Aniston stars as Nicole - a New York newspaper reporter who is out on bail for a seemingly ridiculous charge of assaulting a police officer (when you see the movie, you will see it is ridiculous and not a real assault on one of the boys in blue). On the day of her court appearance, one of Nicole's sources calls with information on a major story she is pursuing, so she runs off to meet him. Of course, this means she misses her court date and a bench warrant is issued for Nicole's arrest.

Gerard Butler stars as Milo - a former New York police detective who has become a bounty hunter. Also, he used to be married to Nicole. Now, he has been given the assignment of bringing her in, and that's where the hilarity (hypothetically) begins.

Will Milo be able to capture Nicole?

Will she be able to break the big story?

Will true love spring eternal and bring the two back together again?

The Bounty Hunter is a mess. Director Andy Tennant presents a movie with a confused tone as it ranges from romance to madcap comedy to serious crime drama. Maybe it's possible to combine all of those into a good movie, but Tennant can't do it.

Cartoonish characters, like the woman who works at Milo's bail bondsman or a co-worker who has a crush on Nicole, are not even close to reality, when the rest of the movie is trying to be more realistic than campy (most of the time).

Tennant puts together scenes of tough guys threatening Nicole's source with bodily harm directly next to wacky slapstick or goofy comedy in jarring fashion without slowly building between one or the other to make it a more comfortable transition for the audience.
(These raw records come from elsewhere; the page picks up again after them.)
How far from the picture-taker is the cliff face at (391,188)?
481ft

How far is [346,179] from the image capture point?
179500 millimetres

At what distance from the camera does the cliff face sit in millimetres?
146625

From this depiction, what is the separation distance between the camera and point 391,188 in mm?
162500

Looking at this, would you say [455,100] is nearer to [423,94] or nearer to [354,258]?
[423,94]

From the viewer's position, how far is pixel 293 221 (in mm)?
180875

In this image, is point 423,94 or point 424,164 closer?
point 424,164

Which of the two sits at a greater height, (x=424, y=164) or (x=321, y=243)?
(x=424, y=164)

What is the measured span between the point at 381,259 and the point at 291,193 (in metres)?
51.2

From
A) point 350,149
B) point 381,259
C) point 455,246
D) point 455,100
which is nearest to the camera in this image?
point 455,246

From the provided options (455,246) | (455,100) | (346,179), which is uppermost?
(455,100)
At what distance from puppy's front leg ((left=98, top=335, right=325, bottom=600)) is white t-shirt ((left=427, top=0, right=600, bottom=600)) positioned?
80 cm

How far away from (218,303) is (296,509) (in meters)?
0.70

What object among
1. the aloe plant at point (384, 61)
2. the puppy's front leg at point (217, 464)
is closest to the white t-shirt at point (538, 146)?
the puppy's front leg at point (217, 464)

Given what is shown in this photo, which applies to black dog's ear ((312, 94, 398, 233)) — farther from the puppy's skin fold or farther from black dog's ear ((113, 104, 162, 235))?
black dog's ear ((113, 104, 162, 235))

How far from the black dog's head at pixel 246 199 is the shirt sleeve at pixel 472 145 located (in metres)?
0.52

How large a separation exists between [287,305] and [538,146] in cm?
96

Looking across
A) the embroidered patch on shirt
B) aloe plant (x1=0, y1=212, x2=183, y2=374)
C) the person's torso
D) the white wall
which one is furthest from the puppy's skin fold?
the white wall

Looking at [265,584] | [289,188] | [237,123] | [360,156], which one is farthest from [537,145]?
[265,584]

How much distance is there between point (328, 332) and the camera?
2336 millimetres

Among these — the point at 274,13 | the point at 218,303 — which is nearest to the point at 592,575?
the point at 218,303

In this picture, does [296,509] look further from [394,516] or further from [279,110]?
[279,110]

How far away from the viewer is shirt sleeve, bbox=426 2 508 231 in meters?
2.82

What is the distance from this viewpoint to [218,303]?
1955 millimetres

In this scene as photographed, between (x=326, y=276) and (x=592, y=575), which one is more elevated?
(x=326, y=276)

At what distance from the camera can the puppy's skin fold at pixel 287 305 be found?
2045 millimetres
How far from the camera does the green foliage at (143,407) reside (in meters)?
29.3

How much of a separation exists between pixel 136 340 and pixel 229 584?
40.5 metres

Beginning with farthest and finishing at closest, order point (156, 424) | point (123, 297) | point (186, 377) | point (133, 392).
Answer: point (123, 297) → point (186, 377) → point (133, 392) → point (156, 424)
Plus, those more dangerous and dramatic scenes are overdone and fake, while the comedy is dependent on tired sight gags and ridiculous behavior that is moronic instead of funny.

Writer Sarah Thorp doesn't help matters. In the middle of the movie, the plot about Nicole's big story is completely lost, only to get tacked back onto the end. Worst of all, you never get a sense of why the marriage between Milo and Nicole ended. Thorp needs to make a better effort to explain what happened to cause these two to bicker incessantly. Were they over dedicated to their jobs? Did they have disagreements about the direction of their lives? We don't really know until it is too late. Even then, it feels like a half-hearted effort to explain things long after we stopped caring.

Then, we have to deal with the Butler/Aniston pairing. Both are fine on their own, but I never felt any chemistry watching them together. The bickering between the characters seems forced, and the romance even more so. It always feels like the two are reading their lines as opposed to becoming the characters. Maybe the two are doing the horizontal mambo in real life, but the heat doesn't come through on screen (and I don't think they are good enough actors to hide it).

The Bounty Hunter will make you laugh a few times, so it's not a complete loss, but it's also not worth the price of admission.

1 Waffle (Out of 4)
1 of 4 Waffles

The Bounty Hunter is rated PG-13 for sexual content including suggestive comments, language and some violence.